(Entries on spatial positioning)
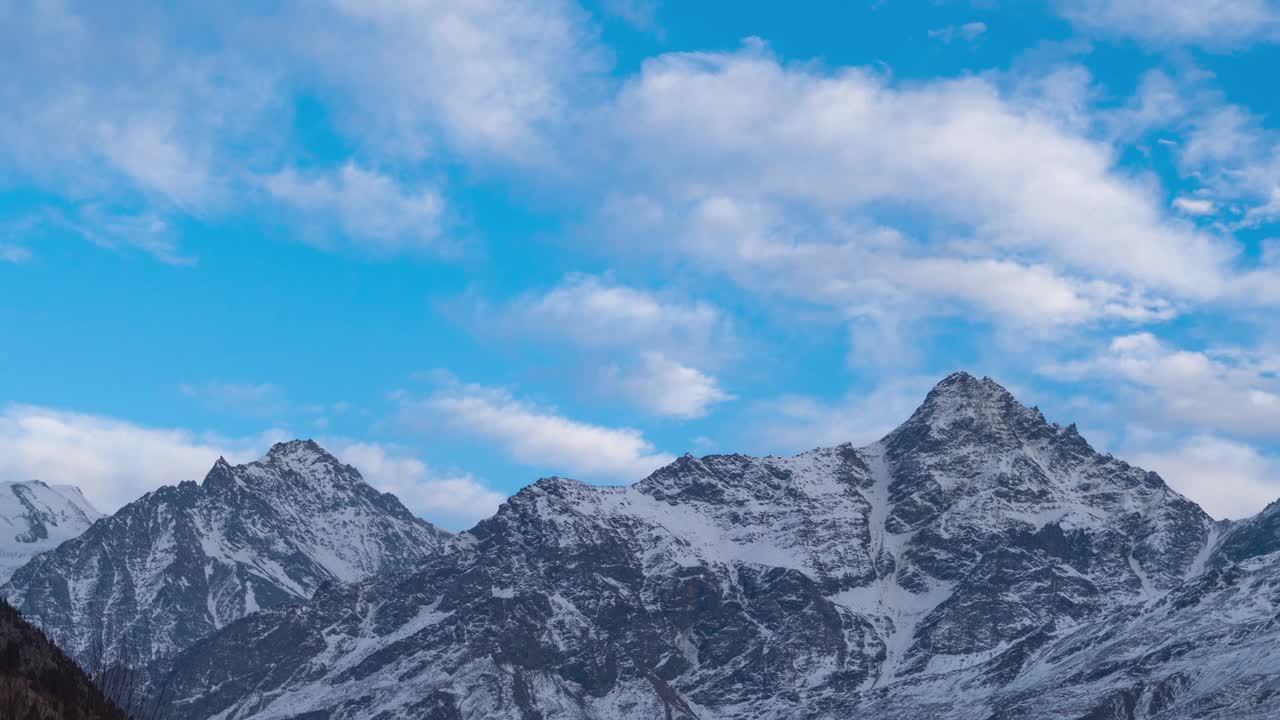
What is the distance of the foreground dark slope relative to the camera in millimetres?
52781

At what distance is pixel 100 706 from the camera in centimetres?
6047

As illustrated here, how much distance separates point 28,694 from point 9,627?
7.91 metres

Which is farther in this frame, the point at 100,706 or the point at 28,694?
the point at 100,706

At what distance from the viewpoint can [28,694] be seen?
54.1m

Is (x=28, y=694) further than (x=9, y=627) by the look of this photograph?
No

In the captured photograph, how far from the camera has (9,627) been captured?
6119cm

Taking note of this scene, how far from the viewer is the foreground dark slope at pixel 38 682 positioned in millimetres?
52781

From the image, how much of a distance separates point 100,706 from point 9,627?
461 cm

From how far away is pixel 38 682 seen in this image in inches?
2276

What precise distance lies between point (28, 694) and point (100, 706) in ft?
21.7
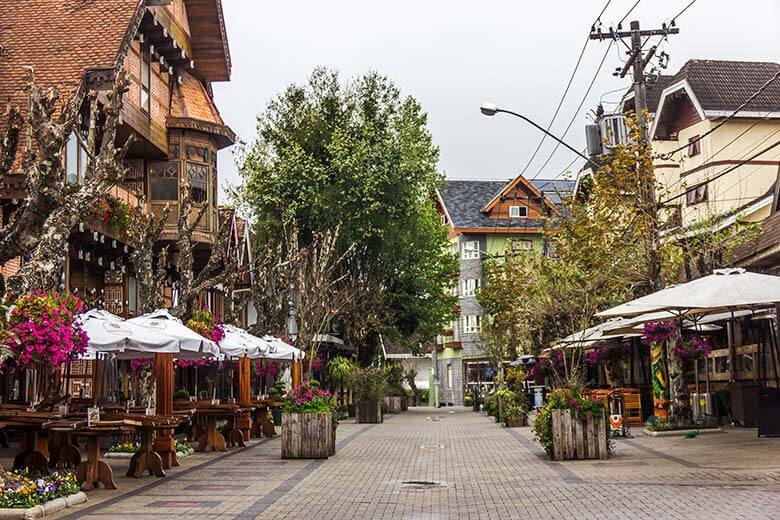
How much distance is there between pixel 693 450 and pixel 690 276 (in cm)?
962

#### REQUIRED WORK
Edit the records above by replacing "foreground dark slope" with "dark slope in the foreground" wherever it occurs, keeping everything else the same. Omit the pictures from your version.

#### WRITTEN SOLUTION
What is the distance of the dark slope in the foreground relative to the camera in millimetres?
52781

At what distance is pixel 100 706 from the camera in centimetres?
6047

As illustrated here, how much distance separates point 28,694 from point 9,627?
7.91 metres

Which is farther in this frame, the point at 100,706 or the point at 28,694?
the point at 100,706

At what distance from the viewpoint can [28,694] be seen?
54.1m

Is (x=28, y=694) further than (x=9, y=627) by the look of this photograph?
No

In the captured photograph, how far from the camera has (9,627) been captured?
6119cm

Taking note of this scene, how far from the viewer is the dark slope in the foreground at pixel 38 682 positioned in millimetres?
52781

From the image, how much of a distance separates point 100,706 from point 9,627?
461 cm

From how far away is pixel 38 682 seen in this image in inches?
2276

What precise distance lies between point (28, 694) and point (100, 706) in ft?
21.7
How much distance is there between pixel 693 450 and pixel 690 276 (in cm)?
962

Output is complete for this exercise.